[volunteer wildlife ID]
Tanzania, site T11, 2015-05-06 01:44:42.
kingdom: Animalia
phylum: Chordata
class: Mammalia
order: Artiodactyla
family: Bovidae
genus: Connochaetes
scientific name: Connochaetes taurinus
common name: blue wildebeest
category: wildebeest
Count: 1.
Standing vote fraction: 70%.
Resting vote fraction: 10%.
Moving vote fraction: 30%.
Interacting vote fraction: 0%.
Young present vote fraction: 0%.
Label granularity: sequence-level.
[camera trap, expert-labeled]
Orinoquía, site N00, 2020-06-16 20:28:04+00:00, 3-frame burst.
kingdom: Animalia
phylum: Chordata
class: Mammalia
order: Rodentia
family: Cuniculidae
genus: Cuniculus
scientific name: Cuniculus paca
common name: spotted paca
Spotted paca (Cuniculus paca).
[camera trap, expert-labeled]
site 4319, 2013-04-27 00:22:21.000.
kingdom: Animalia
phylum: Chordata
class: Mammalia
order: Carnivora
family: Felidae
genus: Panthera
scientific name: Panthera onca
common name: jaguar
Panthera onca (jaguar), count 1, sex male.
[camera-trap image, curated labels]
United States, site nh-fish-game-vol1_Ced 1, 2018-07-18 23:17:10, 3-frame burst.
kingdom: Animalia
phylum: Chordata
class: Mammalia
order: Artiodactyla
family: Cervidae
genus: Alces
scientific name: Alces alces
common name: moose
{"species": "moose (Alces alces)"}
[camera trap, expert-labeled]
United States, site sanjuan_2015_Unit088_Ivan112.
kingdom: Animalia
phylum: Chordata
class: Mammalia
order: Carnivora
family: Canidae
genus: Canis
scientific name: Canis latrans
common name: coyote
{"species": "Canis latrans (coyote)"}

= = = =

Problem to solve: Each line from the one containing "Moving vote fraction: 30%." to the last line of the material above should be reproduced word for word, with nothing added.

Answer to this exercise:
Moving vote fraction: 30%.
Interacting vote fraction: 0%.
Young present vote fraction: 0%.
Label granularity: sequence-level.
[camera trap, expert-labeled]
Orinoquía, site N00, 2020-06-16 20:28:04+00:00, 3-frame burst.
kingdom: Animalia
phylum: Chordata
class: Mammalia
order: Rodentia
family: Cuniculidae
genus: Cuniculus
scientific name: Cuniculus paca
common name: spotted paca
Spotted paca (Cuniculus paca).
[camera trap, expert-labeled]
site 4319, 2013-04-27 00:22:21.000.
kingdom: Animalia
phylum: Chordata
class: Mammalia
order: Carnivora
family: Felidae
genus: Panthera
scientific name: Panthera onca
common name: jaguar
Panthera onca (jaguar), count 1, sex male.
[camera-trap image, curated labels]
United States, site nh-fish-game-vol1_Ced 1, 2018-07-18 23:17:10, 3-frame burst.
kingdom: Animalia
phylum: Chordata
class: Mammalia
order: Artiodactyla
family: Cervidae
genus: Alces
scientific name: Alces alces
common name: moose
{"species": "moose (Alces alces)"}
[camera trap, expert-labeled]
United States, site sanjuan_2015_Unit088_Ivan112.
kingdom: Animalia
phylum: Chordata
class: Mammalia
order: Carnivora
family: Canidae
genus: Canis
scientific name: Canis latrans
common name: coyote
{"species": "Canis latrans (coyote)"}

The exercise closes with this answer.